(Stored data)
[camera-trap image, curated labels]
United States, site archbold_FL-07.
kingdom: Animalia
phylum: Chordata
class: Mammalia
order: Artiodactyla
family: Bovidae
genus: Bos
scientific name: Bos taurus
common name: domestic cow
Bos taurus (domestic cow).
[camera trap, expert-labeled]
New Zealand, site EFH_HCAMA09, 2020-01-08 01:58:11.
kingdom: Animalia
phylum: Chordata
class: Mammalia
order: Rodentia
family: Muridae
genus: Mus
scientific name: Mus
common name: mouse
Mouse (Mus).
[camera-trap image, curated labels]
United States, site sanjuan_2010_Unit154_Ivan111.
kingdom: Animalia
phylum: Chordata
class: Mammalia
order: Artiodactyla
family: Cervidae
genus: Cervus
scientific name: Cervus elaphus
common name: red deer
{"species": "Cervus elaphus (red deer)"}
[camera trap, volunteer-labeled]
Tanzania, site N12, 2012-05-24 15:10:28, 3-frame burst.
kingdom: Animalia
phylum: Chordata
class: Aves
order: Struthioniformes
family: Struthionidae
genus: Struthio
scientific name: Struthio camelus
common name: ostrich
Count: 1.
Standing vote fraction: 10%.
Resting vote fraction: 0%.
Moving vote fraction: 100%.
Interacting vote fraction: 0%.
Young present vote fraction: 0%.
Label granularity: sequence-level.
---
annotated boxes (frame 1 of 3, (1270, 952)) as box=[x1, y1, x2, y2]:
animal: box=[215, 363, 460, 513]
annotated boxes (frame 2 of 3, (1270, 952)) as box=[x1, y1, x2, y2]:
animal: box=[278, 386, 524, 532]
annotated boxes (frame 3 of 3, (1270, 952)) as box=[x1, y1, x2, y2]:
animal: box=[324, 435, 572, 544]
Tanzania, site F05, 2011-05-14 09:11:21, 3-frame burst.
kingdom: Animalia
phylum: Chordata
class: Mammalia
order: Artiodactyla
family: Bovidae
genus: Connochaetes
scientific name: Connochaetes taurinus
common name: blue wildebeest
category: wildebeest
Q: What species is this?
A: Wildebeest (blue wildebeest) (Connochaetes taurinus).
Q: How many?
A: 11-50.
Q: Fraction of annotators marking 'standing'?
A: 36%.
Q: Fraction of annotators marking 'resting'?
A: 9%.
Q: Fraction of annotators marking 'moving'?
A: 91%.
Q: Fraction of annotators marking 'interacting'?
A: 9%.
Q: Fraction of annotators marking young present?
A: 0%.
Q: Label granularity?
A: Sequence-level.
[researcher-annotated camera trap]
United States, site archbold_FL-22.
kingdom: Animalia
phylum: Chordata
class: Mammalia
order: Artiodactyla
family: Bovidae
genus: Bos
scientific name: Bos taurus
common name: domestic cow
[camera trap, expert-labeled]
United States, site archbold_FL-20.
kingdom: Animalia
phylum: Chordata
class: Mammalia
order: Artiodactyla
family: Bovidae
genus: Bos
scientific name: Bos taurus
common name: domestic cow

§ **Description of the task**: Count the lines above in which the word "Tanzania" appears, then state only that count.

§ **Answer box**: 2